> DOCUMENT EXCERPT

+ + + + +

Frequently Asked Question List for TeX
When producing a set of inter-related documents, you’ll often want to refer to labels in another document of the set; but LaTeX, of its own accord, doesn’t permit this.
So the package xr
was written: if you say
\usepackage{xr}
\externaldocument{volume1}
will load all the references from volume1
into your present
document.
But what if the documents both have a section labelled
introduction
(likely enough, after all)? The
package provides a means to transform all the imported labels, so you
don’t have to change label names in either document. For example:
\usepackage{xr}
\externaldocument[V1-]{volume1}
loads the references from volume1
, but prefixes every one with
the string V1-
. So you would refer to the introduction to volume 1
as:
\usepackage{xr}
\externaldocument[V1-]{volume1}
...
... the introduction to volume1 (\ref{V1-introduction})...

+ + + + +

> GIVEN INFORMATION

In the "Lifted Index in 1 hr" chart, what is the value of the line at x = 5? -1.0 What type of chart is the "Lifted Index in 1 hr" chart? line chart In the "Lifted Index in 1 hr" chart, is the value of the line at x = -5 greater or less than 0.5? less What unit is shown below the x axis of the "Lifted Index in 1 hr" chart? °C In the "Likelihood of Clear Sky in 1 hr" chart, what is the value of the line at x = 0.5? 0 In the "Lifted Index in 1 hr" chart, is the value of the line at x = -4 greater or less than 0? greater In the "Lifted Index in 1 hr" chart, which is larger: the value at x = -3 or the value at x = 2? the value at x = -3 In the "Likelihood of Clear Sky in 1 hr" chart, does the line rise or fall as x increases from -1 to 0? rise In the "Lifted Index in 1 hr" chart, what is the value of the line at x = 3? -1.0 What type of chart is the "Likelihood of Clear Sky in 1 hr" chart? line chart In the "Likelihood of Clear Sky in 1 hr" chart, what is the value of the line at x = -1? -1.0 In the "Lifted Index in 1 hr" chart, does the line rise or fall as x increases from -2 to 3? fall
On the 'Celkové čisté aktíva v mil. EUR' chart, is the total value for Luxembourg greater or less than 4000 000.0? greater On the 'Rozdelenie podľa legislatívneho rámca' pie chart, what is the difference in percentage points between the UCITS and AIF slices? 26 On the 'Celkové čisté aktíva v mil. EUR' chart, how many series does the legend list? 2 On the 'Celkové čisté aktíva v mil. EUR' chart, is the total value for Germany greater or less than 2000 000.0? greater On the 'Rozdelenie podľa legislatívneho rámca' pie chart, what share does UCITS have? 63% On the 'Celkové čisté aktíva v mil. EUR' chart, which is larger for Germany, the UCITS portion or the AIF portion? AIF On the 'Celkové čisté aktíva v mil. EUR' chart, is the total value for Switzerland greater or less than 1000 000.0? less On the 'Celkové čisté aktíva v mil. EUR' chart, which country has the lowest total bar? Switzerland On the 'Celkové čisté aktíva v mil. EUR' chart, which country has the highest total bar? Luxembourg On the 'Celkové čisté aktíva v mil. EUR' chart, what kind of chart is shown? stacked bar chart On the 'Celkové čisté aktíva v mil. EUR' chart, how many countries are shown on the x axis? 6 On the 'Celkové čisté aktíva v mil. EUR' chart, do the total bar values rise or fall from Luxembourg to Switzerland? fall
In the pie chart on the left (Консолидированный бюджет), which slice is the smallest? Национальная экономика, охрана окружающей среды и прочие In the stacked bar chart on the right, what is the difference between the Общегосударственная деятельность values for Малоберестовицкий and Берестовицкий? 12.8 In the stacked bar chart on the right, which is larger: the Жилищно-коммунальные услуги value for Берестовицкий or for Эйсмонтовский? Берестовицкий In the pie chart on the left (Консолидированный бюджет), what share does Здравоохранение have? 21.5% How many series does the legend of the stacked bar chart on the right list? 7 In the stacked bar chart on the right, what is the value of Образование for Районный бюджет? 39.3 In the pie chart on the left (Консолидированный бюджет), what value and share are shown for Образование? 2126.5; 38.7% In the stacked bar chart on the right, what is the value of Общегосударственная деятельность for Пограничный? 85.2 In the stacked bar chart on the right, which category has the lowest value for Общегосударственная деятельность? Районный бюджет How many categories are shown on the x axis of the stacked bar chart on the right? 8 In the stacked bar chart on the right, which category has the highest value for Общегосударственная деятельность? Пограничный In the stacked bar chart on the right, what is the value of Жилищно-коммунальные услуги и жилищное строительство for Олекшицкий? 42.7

+ + + + +

> EXERCISE 1
List every distinct LaTeX command name that appears in the TeX FAQ entry on cross-document labels.
> EXERCISE 2
Carry on writing the TeX FAQ entry on cross-document labels, starting right after its last line.

> ANSWER 1
\usepackage, \externaldocument, \ref

> ANSWER 2
To have the facilities of xr
working with
hyperref
, you need xr-hyper
. For simple
hyper-cross-referencing (i.e., to a local PDF file you’ve just
compiled), write:
\usepackage{xr-hyper}
\usepackage{hyperref}
\externaldocument[V1-]{volume1}
...
... the \nameref{V1-introduction})...
and the name reference will appear as an active link to the
“introduction” chapter of volume1.pdf
.
To link to a PDF document on the Web, for which you happen to have the .aux file, write:
\usepackage{xr-hyper}
\usepackage{hyperref}
\externaldocument[V1-]{volume1}[http://mybook.com/volume1.pdf]
...
... the \nameref{V1-introduction})...
Heiko Oberdiek’s experimental zref
bundle includes a
hyper-crossreferencing mechanism using its zref-xr
module.
Usage is closely modelled on xr
and xr-hyper
; a
trivial example (from a comp.text.tex
posting) is
\usepackage{zref-xr,zref-user}
\zexternaldocument*{xr02}
...
\zref{foo}
The module provides all the facilities of the older packages, and can
deal both with “traditional” LaTeX labels and with
zref
’s style of labels.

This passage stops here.